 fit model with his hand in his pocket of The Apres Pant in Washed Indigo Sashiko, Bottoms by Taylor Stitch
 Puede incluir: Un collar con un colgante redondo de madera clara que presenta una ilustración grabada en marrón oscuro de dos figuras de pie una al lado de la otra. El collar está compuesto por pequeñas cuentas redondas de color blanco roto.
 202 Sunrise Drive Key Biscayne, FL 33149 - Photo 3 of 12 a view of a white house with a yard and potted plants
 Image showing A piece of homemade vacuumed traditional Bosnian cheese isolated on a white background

__________

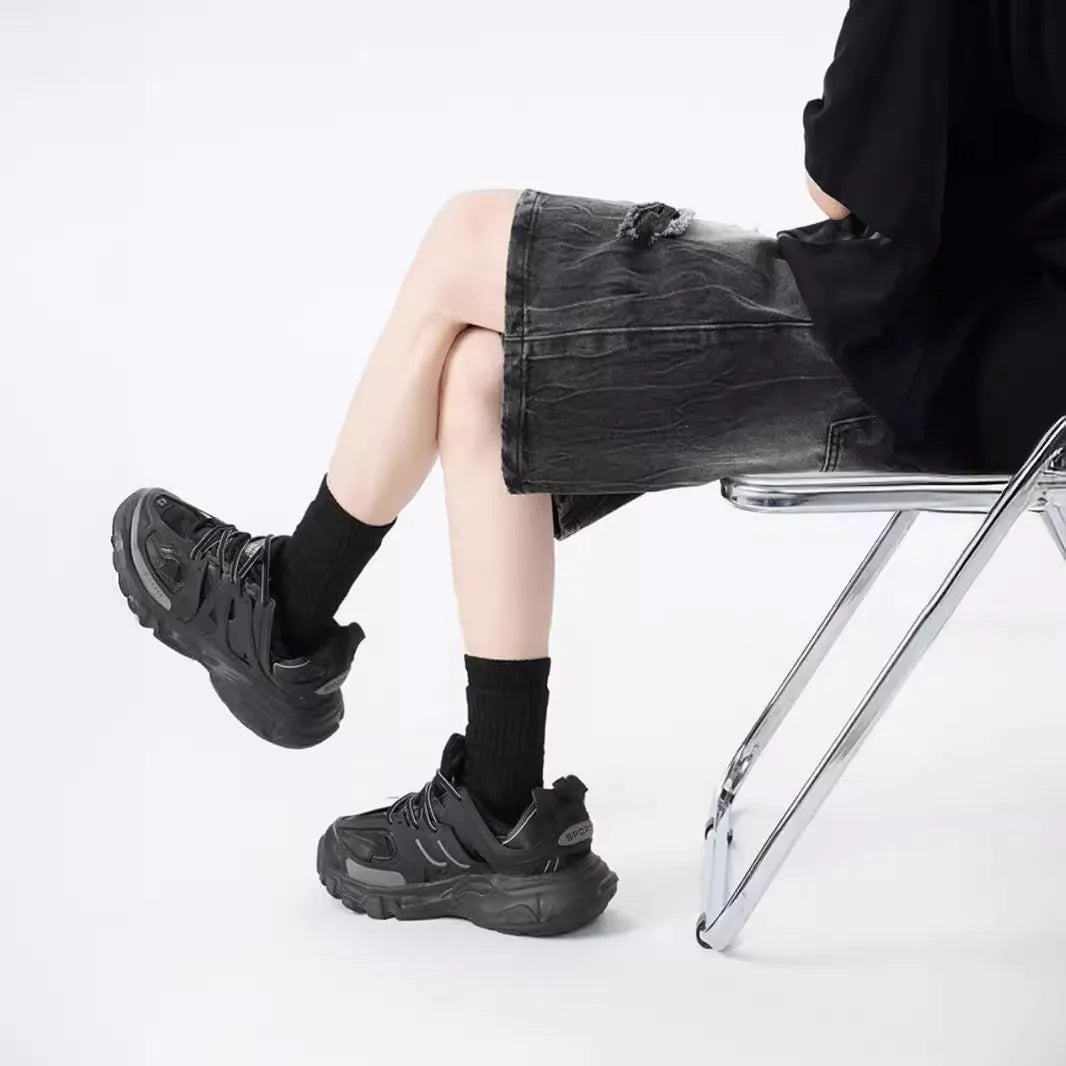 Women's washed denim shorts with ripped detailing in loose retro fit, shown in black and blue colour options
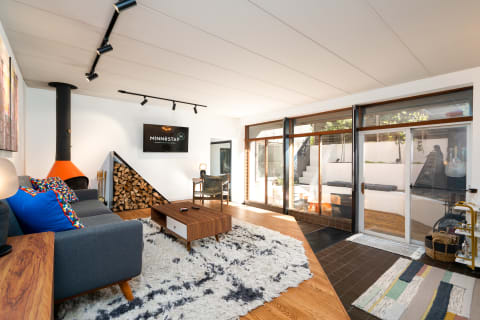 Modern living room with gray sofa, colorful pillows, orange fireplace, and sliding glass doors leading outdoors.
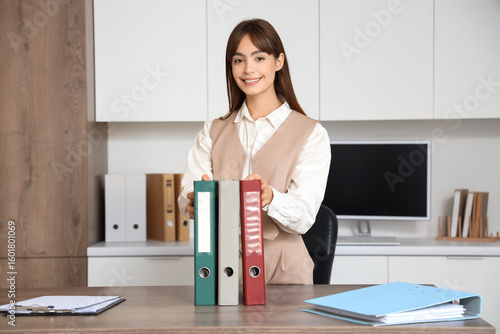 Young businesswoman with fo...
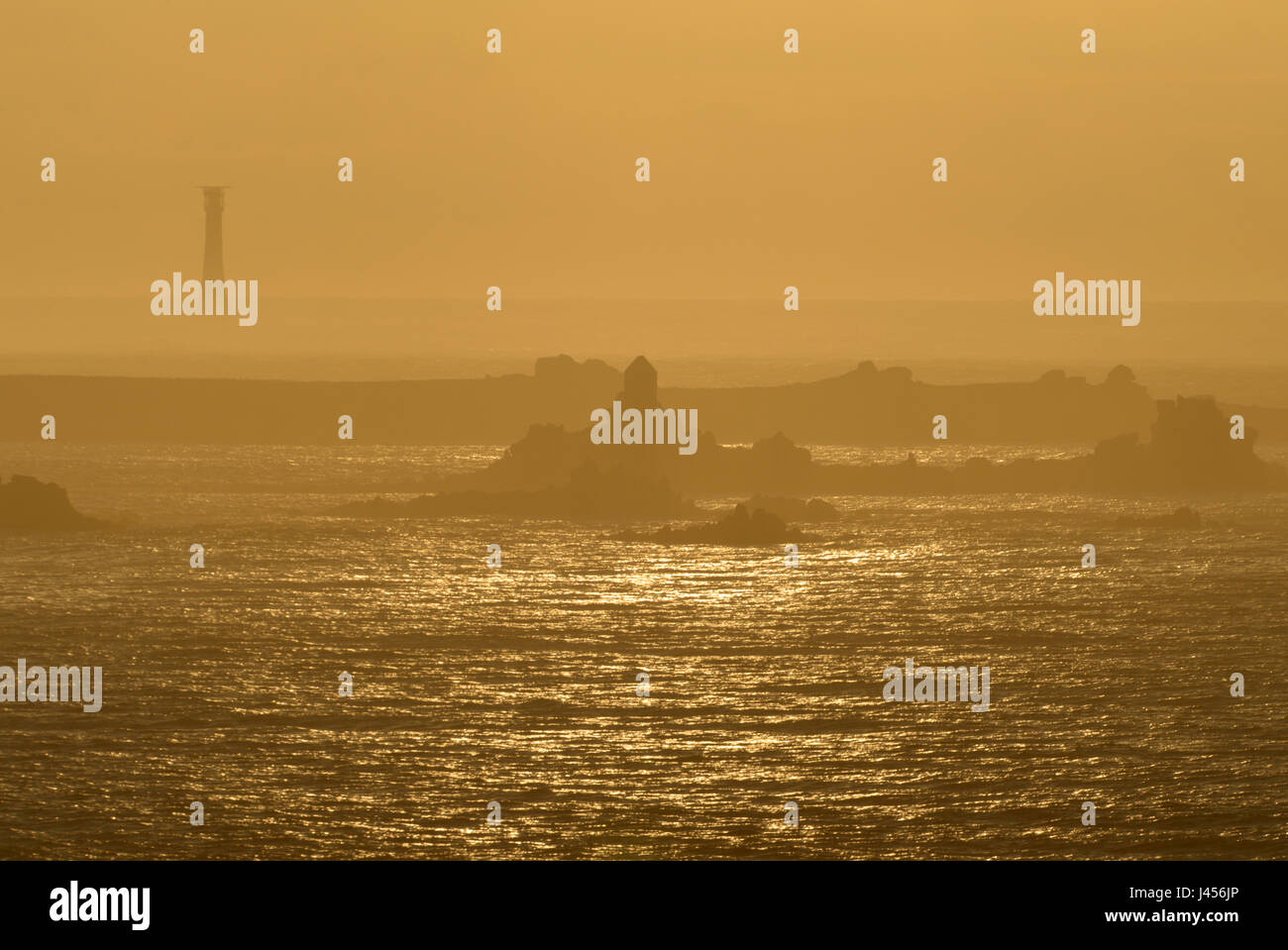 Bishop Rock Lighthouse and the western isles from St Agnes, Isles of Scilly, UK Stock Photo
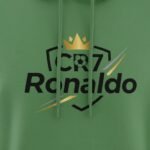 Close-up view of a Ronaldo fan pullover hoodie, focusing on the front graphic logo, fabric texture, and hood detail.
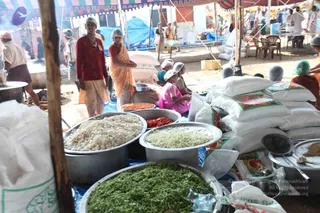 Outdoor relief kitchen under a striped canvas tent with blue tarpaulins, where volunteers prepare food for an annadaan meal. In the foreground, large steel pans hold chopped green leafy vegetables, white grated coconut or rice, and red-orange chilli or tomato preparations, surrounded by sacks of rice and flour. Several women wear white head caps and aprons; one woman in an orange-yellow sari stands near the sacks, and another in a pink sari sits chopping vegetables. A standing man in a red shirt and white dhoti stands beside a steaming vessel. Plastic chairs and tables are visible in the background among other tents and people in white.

__________

- TRAVAIL DEMANDÉ: Mettez à jour les lignes allant de celle qui contient « fit model with » jusqu'à celle qui contient « Image showing A », incluses, en remplaçant « Washed Indigo » par « Washed Olive » sans rien modifier d'autre.

- RÉSULTAT OBTENU:
 fit model with his hand in his pocket of The Apres Pant in Washed Olive Sashiko, Bottoms by Taylor Stitch
 Puede incluir: Un collar con un colgante redondo de madera clara que presenta una ilustración grabada en marrón oscuro de dos figuras de pie una al lado de la otra. El collar está compuesto por pequeñas cuentas redondas de color blanco roto.
 202 Sunrise Drive Key Biscayne, FL 33149 - Photo 3 of 12 a view of a white house with a yard and potted plants
 Image showing A piece of homemade vacuumed traditional Bosnian cheese isolated on a white background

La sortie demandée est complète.